D. Pemikiran sentral: Subyek dari 1 Petrus adalah kehidupan Kristen di bawah pemerintahan Allah. Kitab 2 Petrus adalah kelanjutan dari 1 Petrus, dan kitan ini juga menekankan pemerintahan Allah. Tetapi di dalam surat Rasuli ini, kita juga melihat perlengkapan Allah. Oleh karena itu, kita dapat mengatakan bahwa subyek dari 2 Petrus adalah perlengkapan ilahi dan pemerintahan ilahi.

Di mana ada pemerintahan Allah maka di sana ada perlengkapan Allah. Allah menganugerahkan perlengkapanNya kepada kita supaya kita dapat bekerja sama dengan pemerintahanNya. Dengan kata lain, jika kita ingin melaksanakan pemerintahan Allah, kita perlu perlengkapan Allah; yaitu, kita perlu suplaian ilahi. Di dalam 2 Petrus, penulis pertama-tama menyajikan suplaian ilahi. Kita melihat bagaimana kuasa Allah menyediakan semua suplaian bagi kebutuhan kita. Inilah makna yang utama dari kitab ini. Lebih jauh lagi, surat 2 Petrus memperlihatkan kepada kita kelanjutan dari gambaran pemerintahan Allah yang disingkapkan di dalam 1 Petrus. Oleh karena itu, apa yang kita miliki di dalam 2 Petrus adalah perlengkapan ilahi dan pemerintahan ilahi.

E. Sketsa umum: Setelah perkataan pembukaan (1:1-2), Petrus membicarakan mengenai perlengkapan ilahi (1:3-21). Perlengkapan ilahi ini meliputi dua perkara: pembagian kuat kuasa ilahi (1:3-11) dan terang kebenaran ilahi (1:12-21). Mengenai pembagian kuat kuasa ilahi, kita memiliki dua poin utama: segala sesuatu yang berhubungan dengan hayat dan ibadah dengan sifat ilahi (ay. 3-4) dan pengembangan oleh pertumbuhan dalam hayat kepada jalan masuk kekayaan ke dalam kerajaan kekal (ay. 5-11). Mengenai terang kebenaran ilahi, juga ada dua poin utama: kemuliaan kesaksian para rasul (ay. 12-18) dan terang perkataan nubuat (ay. 19-21). Dalam 2 Petrus 2 kita melihat penghakiman Allah atas guru-guru palsu (2:1-3), penghakiman Allah atas malaikat-malaikat dan manusia (ay. 4-9), dan kejahatan-kejahatan guru-guru palsu dan penghukuman atas mereka di bawah penghakiman Allah (ay. 10-22). Di dalam 3:1-9 kita melihat penghakiman Allah atas pencemooh-pencemooh bidat. Di dalam 3:10-12, Petrus membicarakan tentang penghakiman Allah atas langit dan bumi. Dalam ayat 13 kita memiliki pengharapan atas langit baru dan bumi baru yang dipenuhi dengan kebenaran Allah; dalam ayat 14-16, persiapan untuk kedatangan penghakiman; dan dalam ayat dan 18, tentang kesimpulan, di mana kita diberitahu untuk berjaga-jaga dan bertumbuh dalam kasih karunia dan pengenalan akan Tuhan.

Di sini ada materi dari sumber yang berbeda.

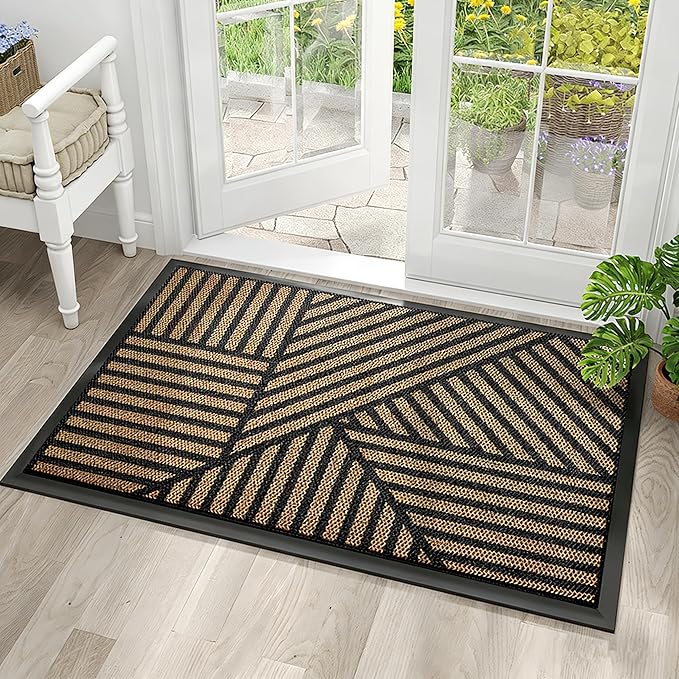 Durable Rubber Entrance Doormat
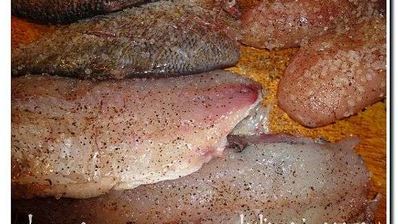 рыба на гриле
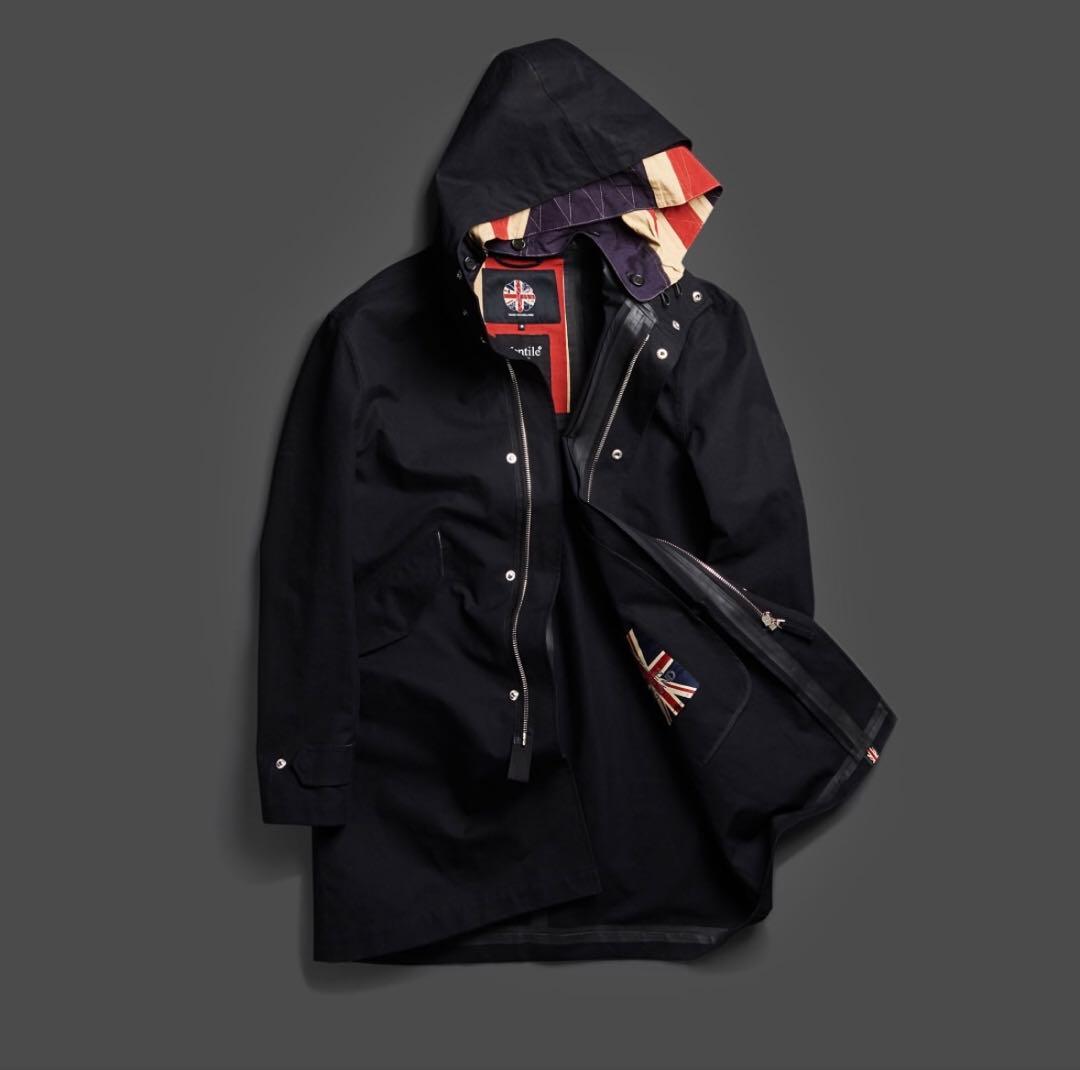 oasis】リアム着用 PrettyGreen Ventile モッズパーカー - メルカリ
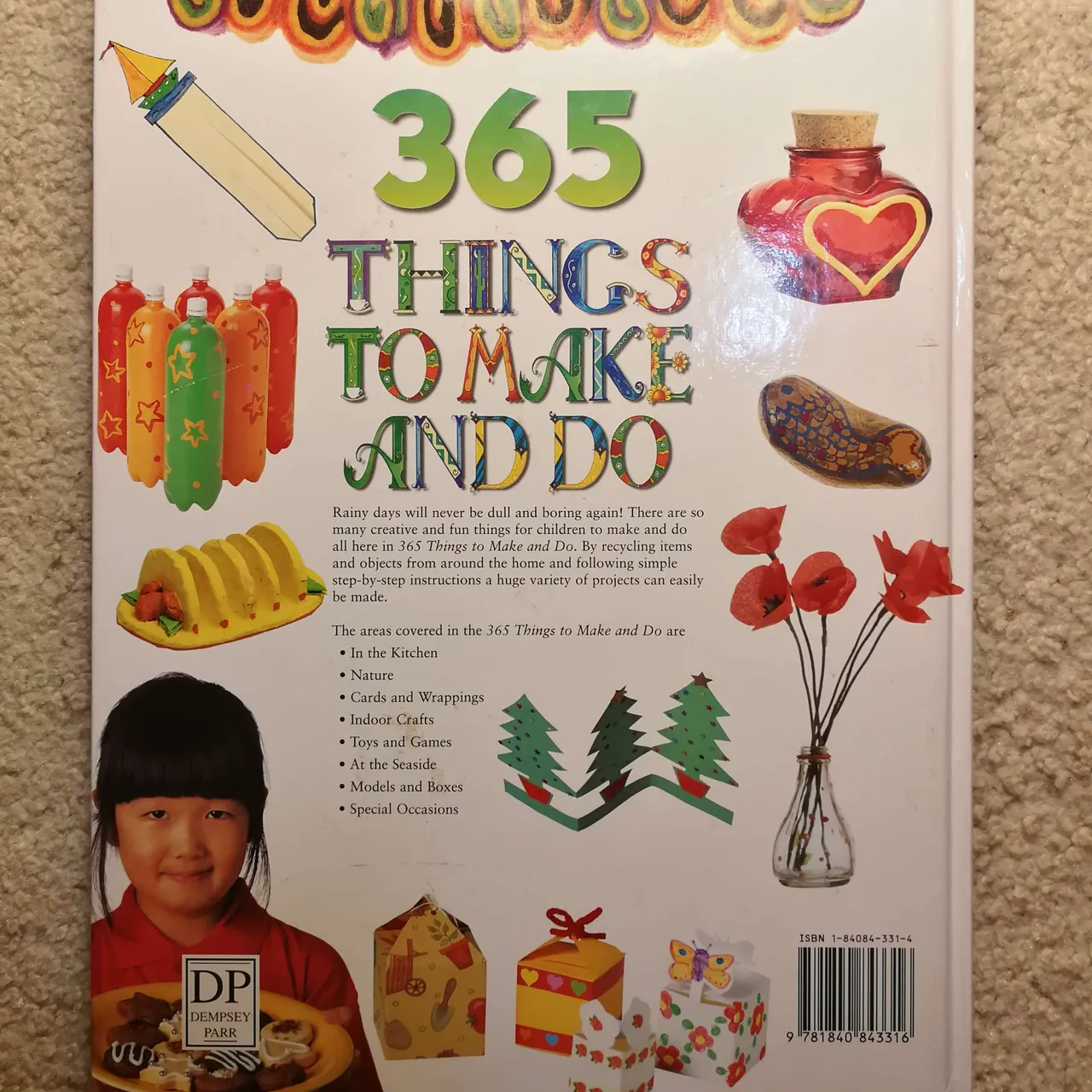 365 Thing to Make and Do, craft and idea book for children an... photo 5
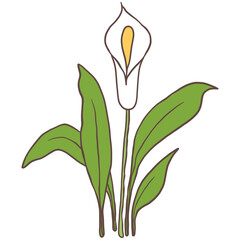 Cottagecore spring silly goose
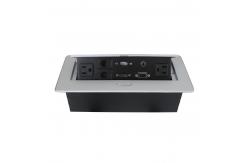 China Office Furniture Pop Up Power Socket Saving Place Modern Fancy Design supplier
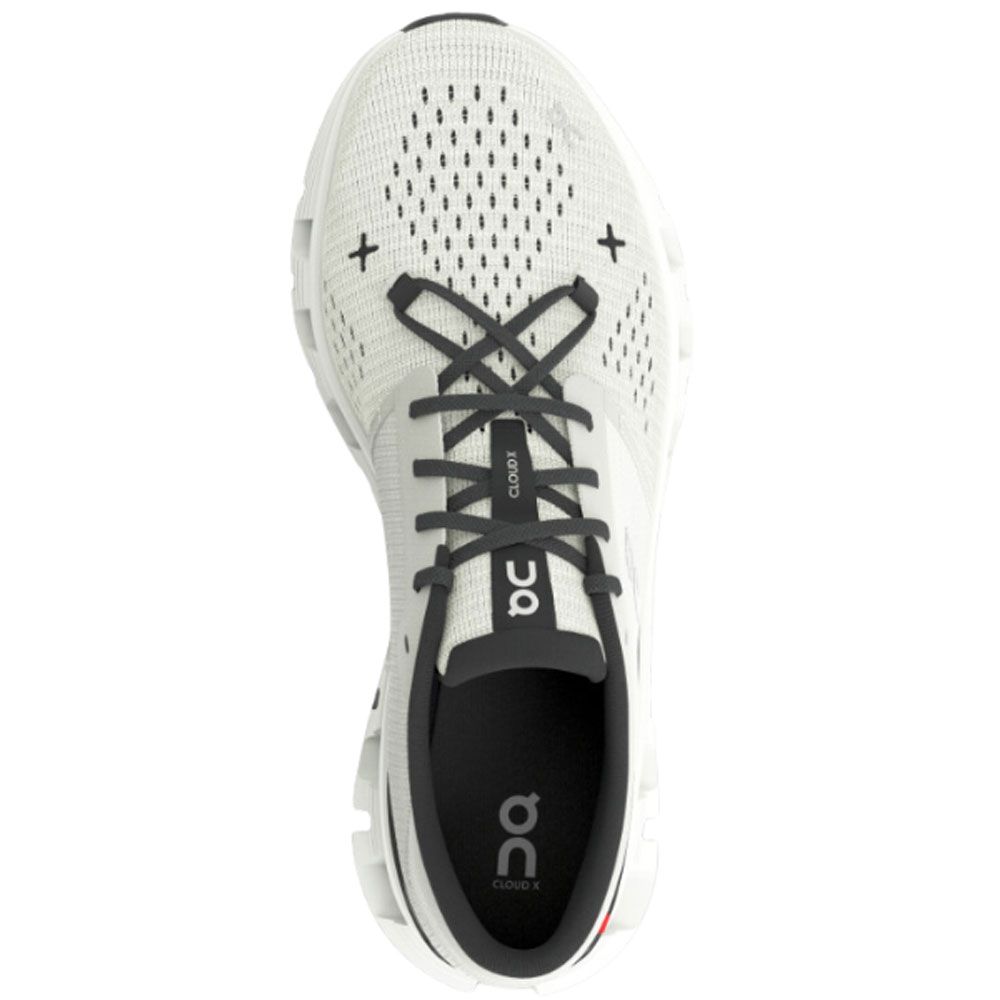 On Running | Scarpe Cloud X4 Uomo Ivory/Black - Fabbrica Ski Sises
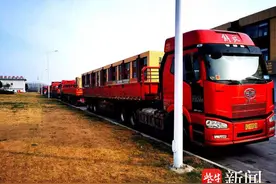 戴南不锈钢现代物流园 链接全国2000多个物流点图片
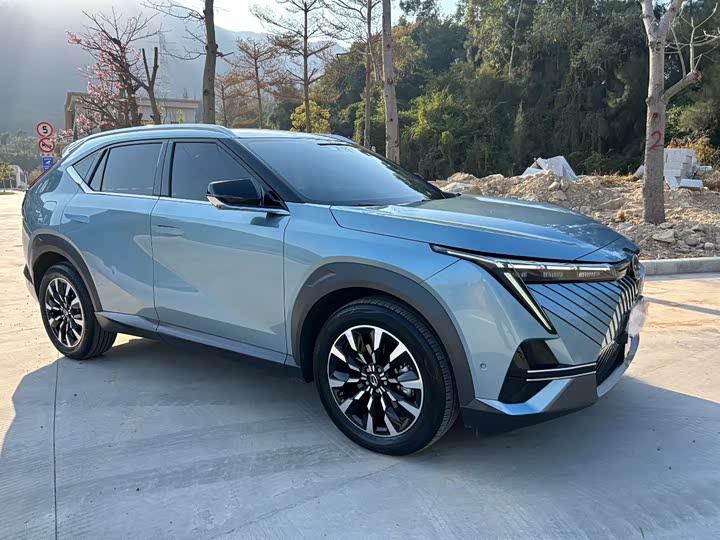 GAC Trumpchi Emkoo 2022 2022款 2.0ATK 双子星Max版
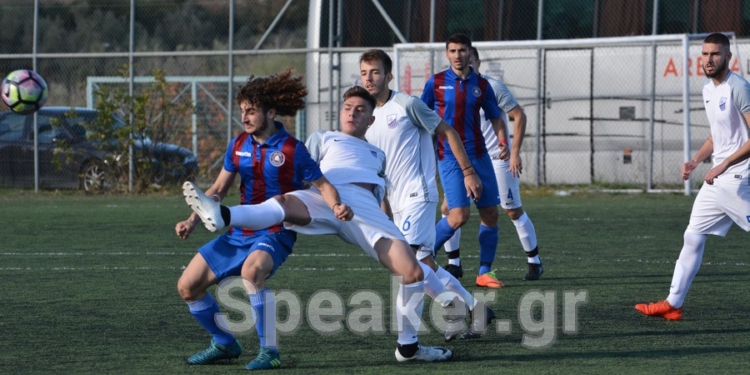 Ισοπαλία (1-1) στην Λαμία  για την Κ20 του ΑΟΚ Κέρκυρα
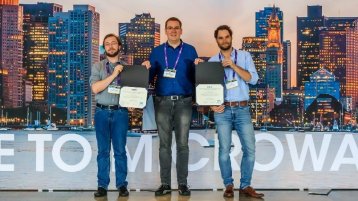 IEEE Student Design Competition 2019 in Boston (Bild: TH Köln) IEEE Student Design Competition 2019 in Boston (Bild: TH Köln)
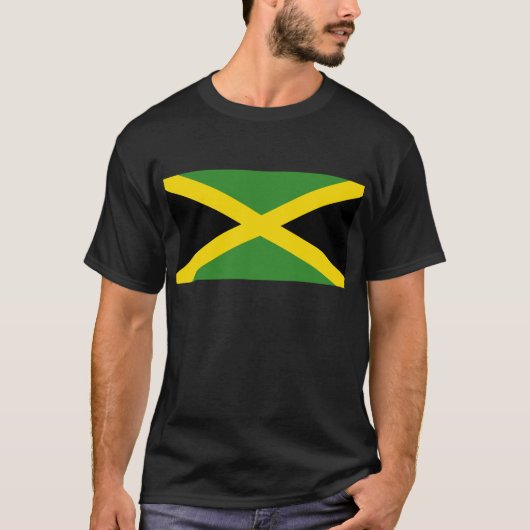 ジャマイカ国旗 Tシャツ (正面)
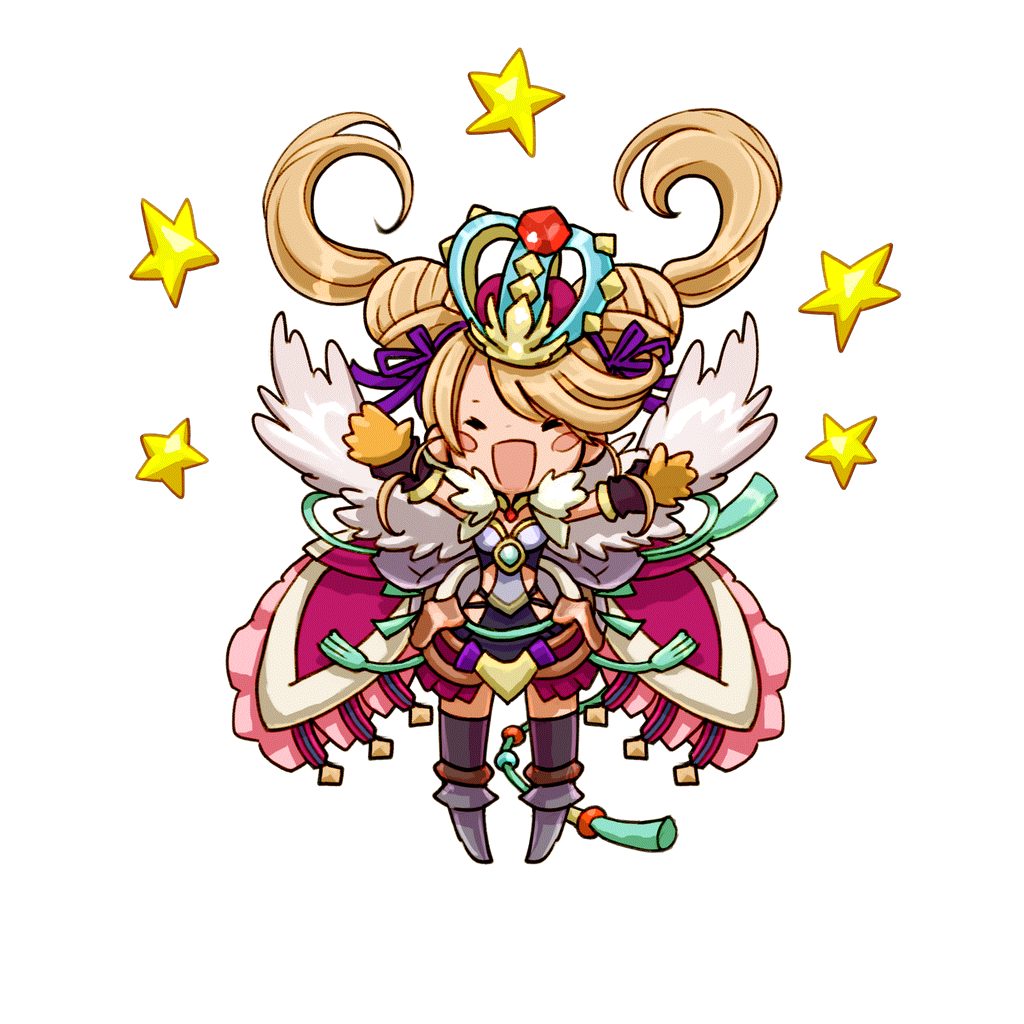 [勝利の女神]ニケのキャラクター画像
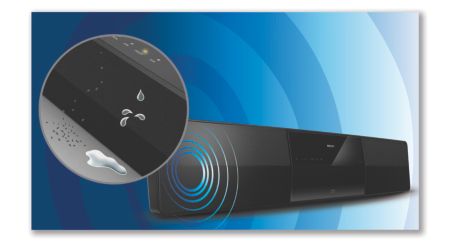 Home theater soundbar sales philips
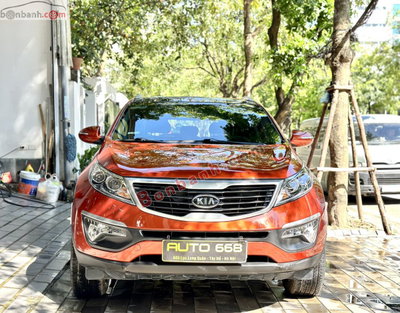 Xe Kia Sportage Limited 2.0 AT 2012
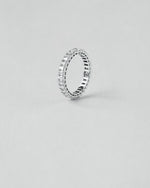 Emerald Cut Eternity Ring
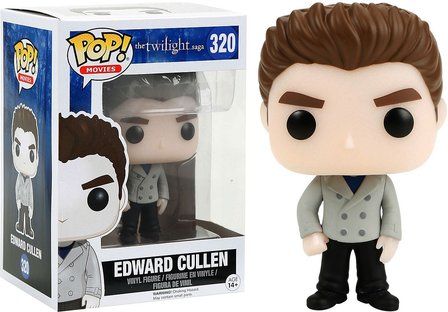 Funko Pop! Twilight: Edward Cullen #320 [Black eyes] [Vaulted] - filmspullen.nl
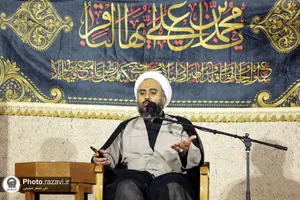 مراسم شب شهادت امام محمد باقر علیه&zwnj;السلام در حرم مطهر رضوی
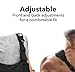 Ergonomic Arm Sling Medical Support Strap for Men and Women. Comfortable Immobilizer with Adjustable Slings for Shoulder, Arm, Elbow, Rotator Cuff Pain. Fits Left, Right Arms. Fractures, Dislocation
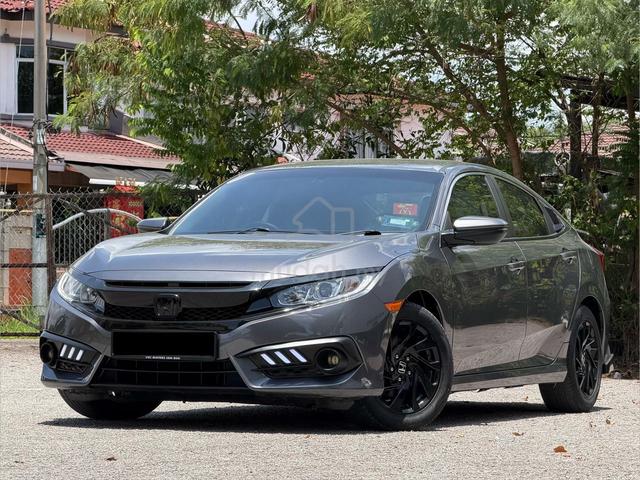 2018 Honda CIVIC 1.8 S i-VTEC (A) FREE WARRANTY - 3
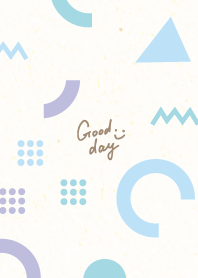 3 color shapes stylish13 from Japan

F. Bagian-bagian: 1) pembukaan iman mustika yang diundikan bagi kaum imani (1:1-2), 2) perlengkapan ilahi (1:3-21), 3) pemerintahan ilahi (2:1 3:16), dan 4) kesimpulan berjaga-jaga dan bertumbuh dalam kasih karunia dan pengenalan akan Tuhan (3:17-18).